Cette tolérance élargie et variable envers la maladie interroge nécessairement la notion même de santé, définie par l’OMS comme étant « un état de complet bien-être physique, mental et social et ne consiste pas seulement en une absence de maladie ou d’infirmité » (OMS, 1946). Toujours selon la Constitution de l’OMS, « les gouvernements ont la responsabilité de la santé de leurs peuples ; ils ne peuvent y faire face qu’en prenant les mesures sanitaires et sociales appropriées » (ibid.). Dans une lecture historique proche des travaux de l’École de la régulation, on pourrait affirmer que les États capitalistes contemporains ont abandonné la recherche d’une santé optimale des populations comme gage de productivité accrue et de stabilité sociale[xi]. D’aucuns pourraient même prétendre que l’irruption de maladies infectieuses pourrait représenter des occasions d’affaires, du moins pour un capitalisme calibré au désastre, pour reprendre l’expression de Naomi Klein[xii]. À titre d’exemple, n’oublions pas que les milliardaires du monde se sont davantage enrichis pendant cette pandémie que durant la décennie qui la précède[xiii]. Comme les inégalités économiques sont probablement le déterminant social de la santé le plus important, dans la plupart des contextes sociaux et incluant pour les personnes utilisatrices de drogues, il va sans dire que la nouvelle ère débutée en 2020 n’offre pas des perspectives très reluisantes pour la santé des populations et pour qui rêve encore d’un allongement de l’espérance de vie à l’échelle globale ou, du moins, d’un élargissement de la couverture de soins de santé universels[xiv].

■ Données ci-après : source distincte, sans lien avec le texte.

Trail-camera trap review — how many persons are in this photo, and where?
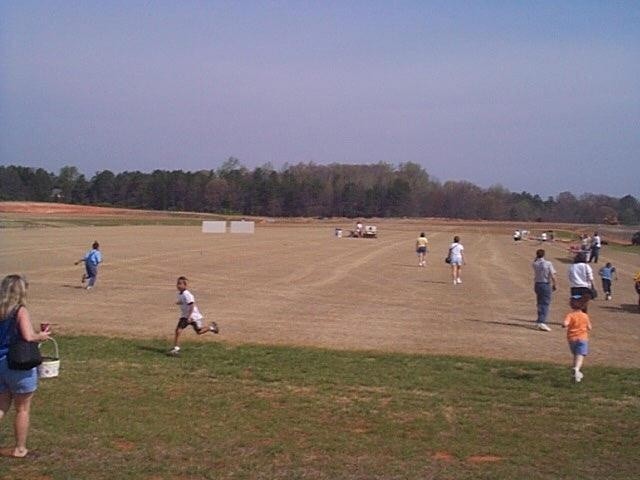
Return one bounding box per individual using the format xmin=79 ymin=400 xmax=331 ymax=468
xmin=415 ymin=233 xmax=428 ymax=267
xmin=75 ymin=242 xmax=104 ymax=289
xmin=168 ymin=277 xmax=218 ymax=354
xmin=514 ymin=229 xmax=640 ymax=383
xmin=357 ymin=222 xmax=363 ymax=236
xmin=446 ymin=236 xmax=466 ymax=286
xmin=0 ymin=275 xmax=51 ymax=459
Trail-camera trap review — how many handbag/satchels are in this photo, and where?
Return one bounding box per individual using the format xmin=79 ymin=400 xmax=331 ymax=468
xmin=446 ymin=257 xmax=450 ymax=263
xmin=8 ymin=304 xmax=42 ymax=370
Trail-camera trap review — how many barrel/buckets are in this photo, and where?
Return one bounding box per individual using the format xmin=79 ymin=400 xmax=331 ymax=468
xmin=335 ymin=229 xmax=343 ymax=238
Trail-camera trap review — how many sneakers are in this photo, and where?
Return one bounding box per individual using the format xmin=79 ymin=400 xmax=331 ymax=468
xmin=541 ymin=323 xmax=551 ymax=331
xmin=533 ymin=323 xmax=540 ymax=330
xmin=571 ymin=367 xmax=577 ymax=384
xmin=577 ymin=370 xmax=584 ymax=383
xmin=211 ymin=322 xmax=219 ymax=333
xmin=167 ymin=348 xmax=179 ymax=357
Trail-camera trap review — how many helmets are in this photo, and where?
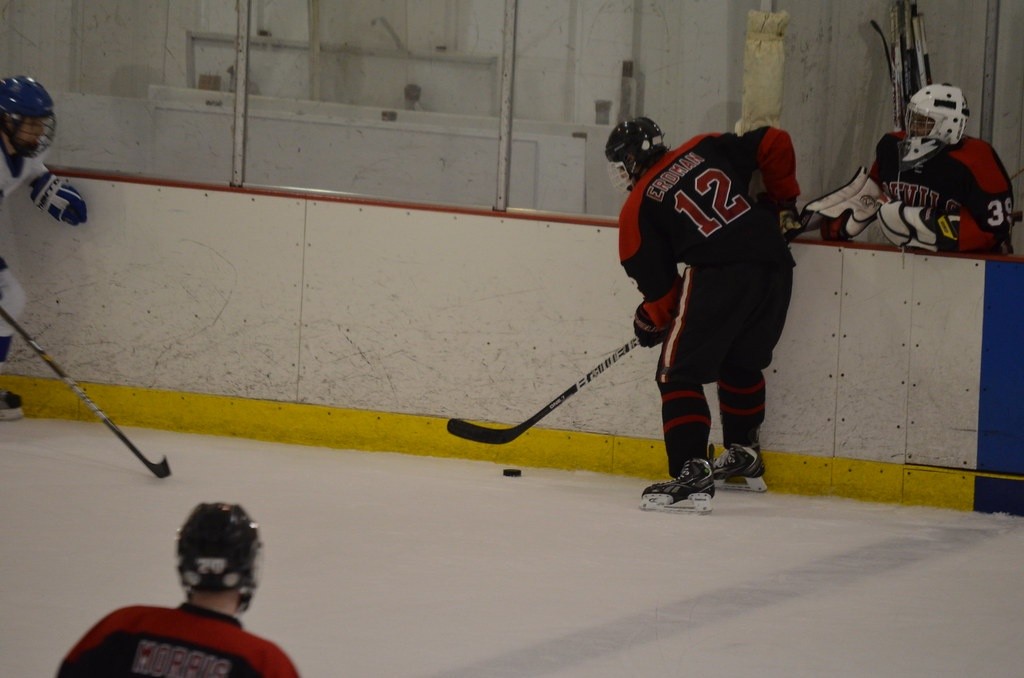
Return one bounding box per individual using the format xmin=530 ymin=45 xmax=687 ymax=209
xmin=604 ymin=117 xmax=663 ymax=191
xmin=902 ymin=83 xmax=969 ymax=161
xmin=176 ymin=502 xmax=262 ymax=613
xmin=0 ymin=76 xmax=56 ymax=157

Comme le dit Guillaume Le Blanc en reprenant Canguilhem, les frontières du normal et du pathologique changent constamment en fonction des normes, valeurs et contextes historiques ou sociopolitiques[xv]. Or, la pandémie et le capitalisme ont rendu la pathologie normale, acceptée, ordinaire, tout en cristallisant le désir de « retour à la normale »[xvi] en véritable déni pathologique. Il y a confusion, car l’expression est polysémique. Le « retour à la normale » promulgué par le pouvoir ne veut pas dire « retour aux seuils précédents de tolérance envers la souffrance et la mort » ou « retour au contrat social qui garantissait un niveau X de prise en charge de la maladie ». Non. Ce slogan d’en haut désigne simplement « le retour au niveau de production et de croissance prépandémiques », ni plus ni moins, en évacuant la charge de risque liée à la COVID-19 ainsi que les conséquences associées.

Dans l’usage vernaculaire, expérientiel et microsociologique de la pandémie, être en santé est devenu imprévisible et temporaire, mais aussi de plus en plus dépendant de décisions directes prises par décret par quelques individus (organisés en cellule de crise). La santé n’est plus un droit, mais bien une « chance », une possibilité statistique qui varie dans le temps en fonction des mesures instaurées ou retirées, qui sont elles-mêmes dépendantes du taux d’approbation du parti au pouvoir et de la nature des conseils donnés par des firmes privées comme McKinsey ou TACT communications. Cette « santéisation » ou moralisation par la santé est en phase avec le néolibéralisme ambiant et présente la santé comme ne constituant pas un droit, mais un devoir individuel de ne pas devenir un fardeau pour les concitoyens et de demeurer « productif »[xvii]. La volonté de certains d’instaurer une « taxe vaccinale » n’est pas étrangère à ce phénomène.

Tout ceci était annoncé depuis bien longtemps. D’autres facteurs sont évidemment en jeu, mais il semble bien que nous récoltions, du moins partiellement, les fruits des quarante dernières années de néolibéralisme en santé, autant dans les discours que dans les pratiques. Pensions-nous vraiment que les résultats allaient être différents ? En conclusion, au-delà de la critique, des mesures mises en oeuvre selon un universalisme proportionné et guidées par une approche de réduction des méfaits, axées sur la justice sociale, ont été grandement négligées alors qu’elles auraient certainement pu contribuer à atténuer les effets néfastes des mesures en place et à en mettre d’autres en oeuvre, qui répondent mieux aux besoins variés de la population, et à la santé des populations.